Muscles have evolved to power a wide variety of movements. A protein component critical to varying power generation is the myosin isoform present in the muscle. However, how functional variation in muscle arises from myosin structure is not well understood. We studied the influence of the converter, a myosin structural region at the junction of the lever arm and catalytic domain, using Drosophila because its single myosin heavy chain gene expresses five alternative converter versions (11a-e). We created five transgenic fly lines, each forced to express one of the converter versions in their indirect flight muscle (IFM) fibers. Electron microscopy showed that the converter exchanges did not alter muscle ultrastructure. The four lines expressing converter versions (11b-e) other than the native IFM 11a converter displayed decreased flight ability. IFM fibers expressing converters normally found in the adult stage muscles generated up to 2.8-fold more power and displayed up to 2.2-fold faster muscle kinetics than fibers with converters found in the embryonic and larval stage muscles. Small changes to stretch-activated force generation only played a minor role in altering power output of IFM. Muscle apparent rate constants, derived from sinusoidal analysis of the chimeric converter fibers, showed a strong positive correlation between optimal muscle oscillation frequency and myosin attachment kinetics to actin, and an inverse correlation with detachment related cross-bridge kinetics. This suggests the myosin converter alters at least two rate constants of the cross-bridge cycle with changes to attachment and power stroke related kinetics having the most influence on setting muscle oscillatory power kinetics.

Figure 1

Drosophila myosin S-1 fragment and five converter sequences. (A) Structure of the Drosophila myosin S-1 region (Drosophila EMB isoform, Protein Data Bank: 4QBD). The converter domain is shown in orange, the essential light chain (ELC) in green, and the rest of the MHC S-1 domain in gray. The regulatory light chain is not part of this crystal structure. (B) Sequences of the five Drosophila converters. Bold amino acids are identical. To see this figure in color, go online.

Figure 2

Small amplitude work and power production by IFM fibers from the five converter lines. (A) Work and (B) power generation from 0 to 300 Hz measured by small amplitude, 0.125% ML, sinusoidal analysis at pCa 5.0 and 15°C. Error bars are mean ± SE. Brackets indicate number of fibers tested. To see this figure in color, go online.

Figure 3

SA characteristics of all fiber converter lines. (A) Representative tension traces from fibers stretched by 1% ML over 0.5 ms at pCa 5.0. Numbers and arrows indicate the classic four phases of the response to a rapid step increase. (B) Representative tension traces from fibers stretched by 1% ML over 3.5 ms at pCa 5.0, and (C) over 0.5 ms at pCa 8.0 (relaxed tension traces). (D) Corrected tension traces after subtracting the 0.5 ms, pCa 8.0 relaxed tension traces from the 0.5 ms, pCa 5.0 active tension traces.
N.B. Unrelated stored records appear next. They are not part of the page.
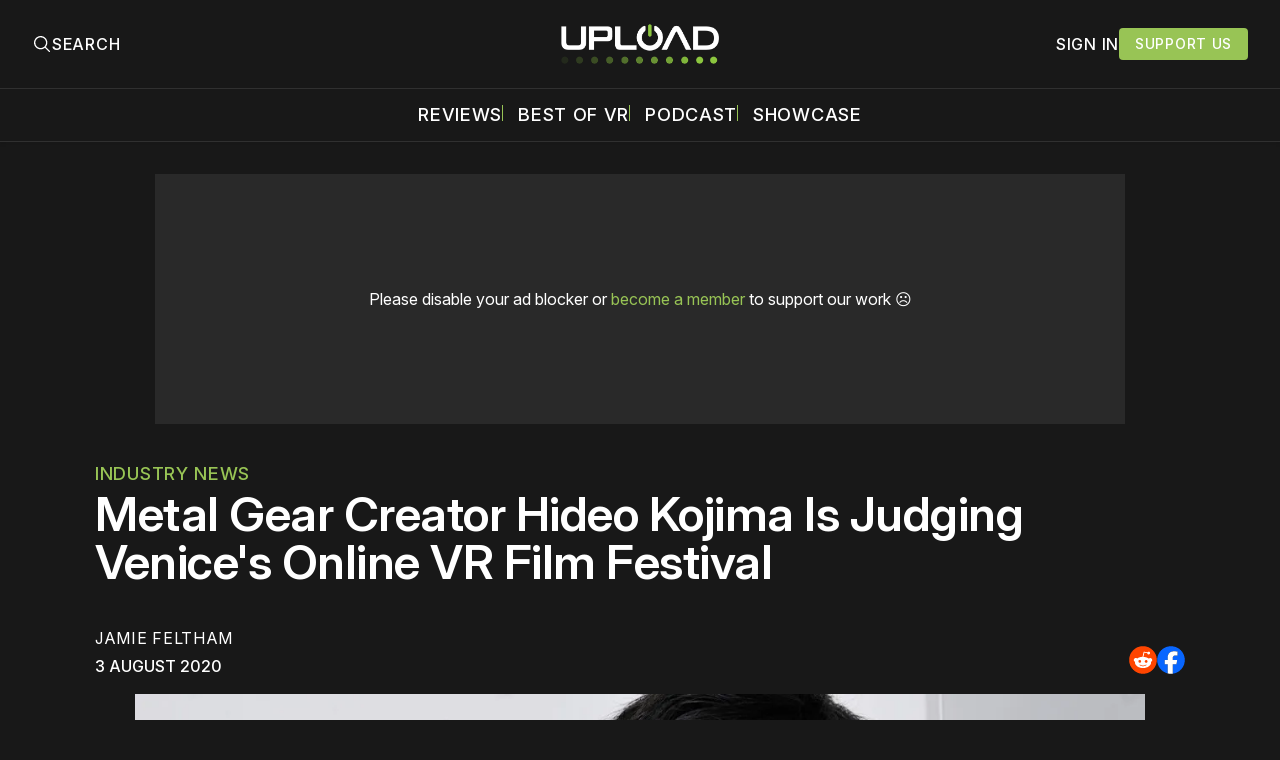

--- FILE ---
content_type: text/plain;charset=UTF-8
request_url: https://c.pub.network/v2/c
body_size: -112
content:
2bef89d7-0cfd-4b4b-a21a-b03254b20391

--- FILE ---
content_type: text/plain;charset=UTF-8
request_url: https://c.pub.network/v2/c
body_size: -262
content:
9efe246b-9f1f-4f74-8f7f-62fa56e9912d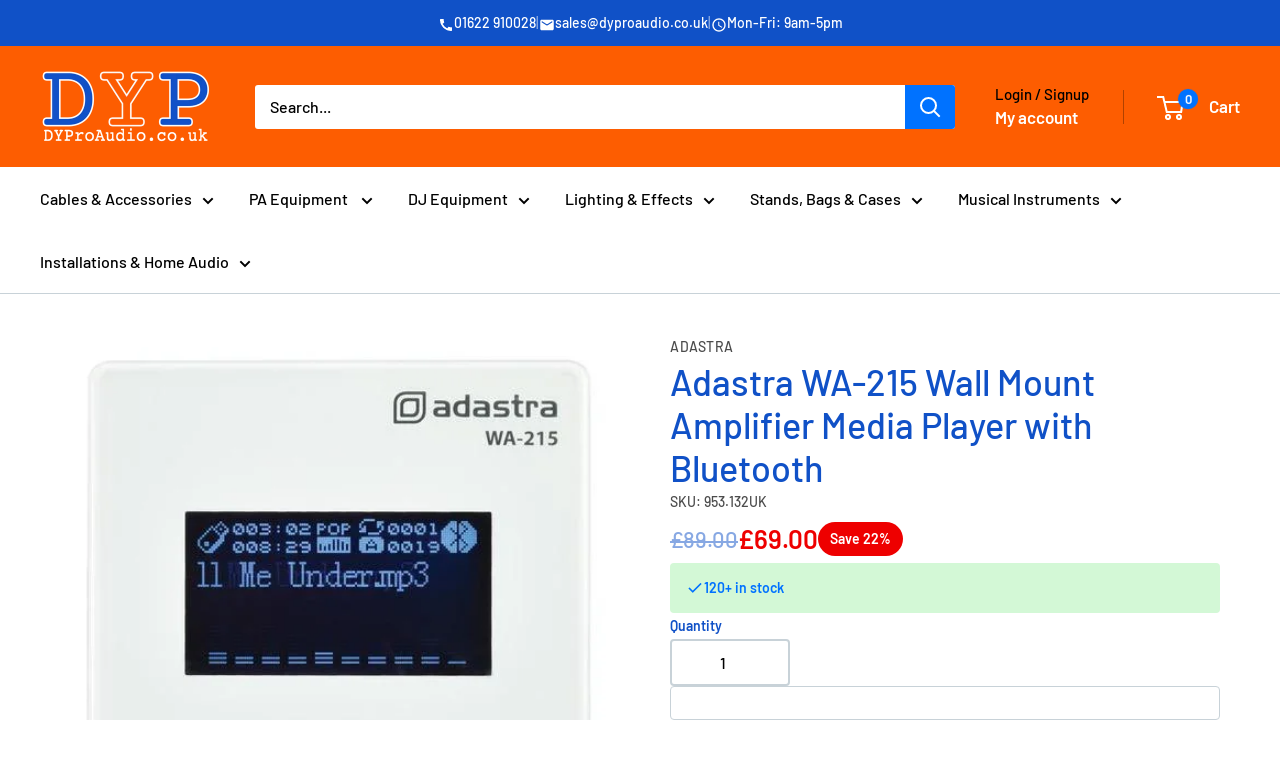

--- FILE ---
content_type: text/plain; charset=utf-8
request_url: https://d-ipv6.mmapiws.com/ant_squire
body_size: 157
content:
dyproaudio.co.uk;019bc718-a03f-7b69-9831-c5778fd6351f:8170cf9aafc20dbaa66292f3ca94957d7a371a96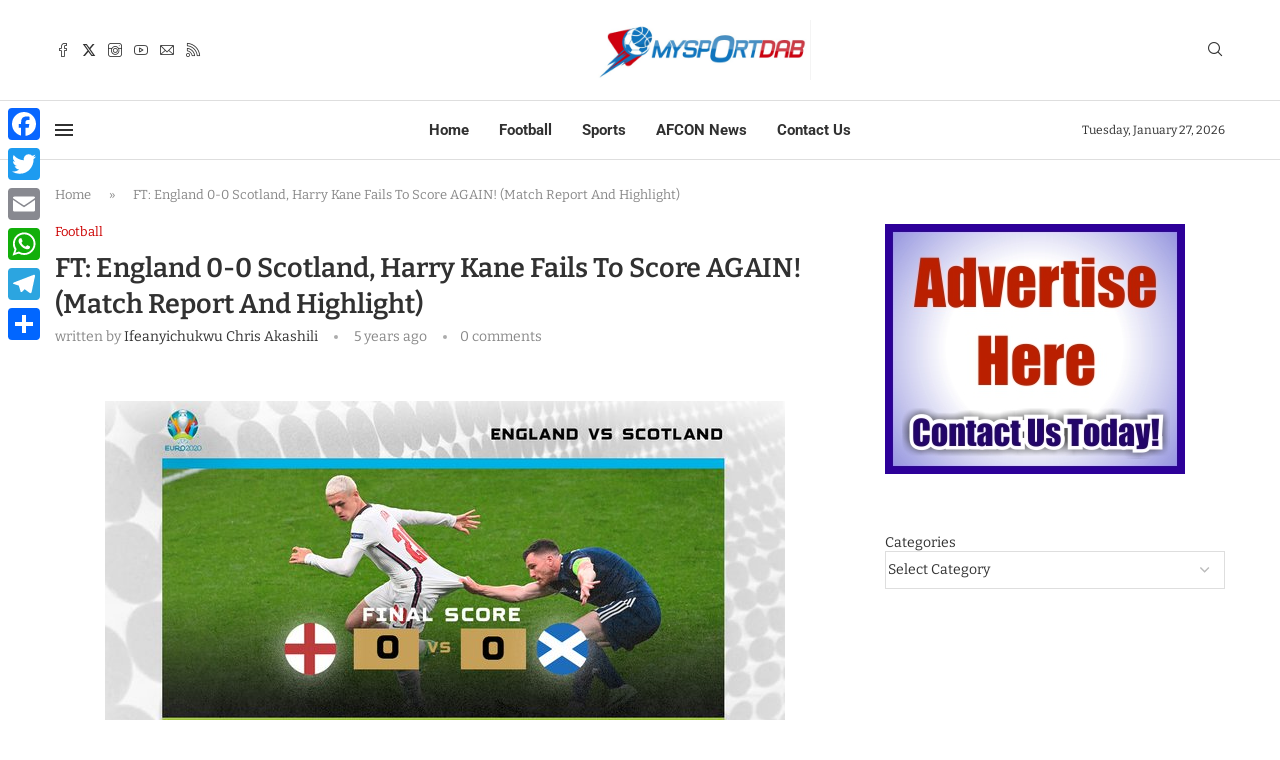

--- FILE ---
content_type: text/html; charset=utf-8
request_url: https://www.google.com/recaptcha/api2/aframe
body_size: 268
content:
<!DOCTYPE HTML><html><head><meta http-equiv="content-type" content="text/html; charset=UTF-8"></head><body><script nonce="NtSjlEjUnXl-q6AV2tY5Og">/** Anti-fraud and anti-abuse applications only. See google.com/recaptcha */ try{var clients={'sodar':'https://pagead2.googlesyndication.com/pagead/sodar?'};window.addEventListener("message",function(a){try{if(a.source===window.parent){var b=JSON.parse(a.data);var c=clients[b['id']];if(c){var d=document.createElement('img');d.src=c+b['params']+'&rc='+(localStorage.getItem("rc::a")?sessionStorage.getItem("rc::b"):"");window.document.body.appendChild(d);sessionStorage.setItem("rc::e",parseInt(sessionStorage.getItem("rc::e")||0)+1);localStorage.setItem("rc::h",'1769492635210');}}}catch(b){}});window.parent.postMessage("_grecaptcha_ready", "*");}catch(b){}</script></body></html>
To see this figure in color, go online.

Figure 4

Representative IFM Nyquist plots fitted with the complex modulus equation. Each fiber was oscillated through frequencies from 0.5 to 650 Hz at a ML change of 0.125%. The resultant force and length traces were used to generate the viscous and elastic modulus. A three-term equation was fit to each fiber’s Nyquist plot to determine muscle apparent rate constants and amplitudes (see Materials and Methods and Table 5). To see this figure in color, go online.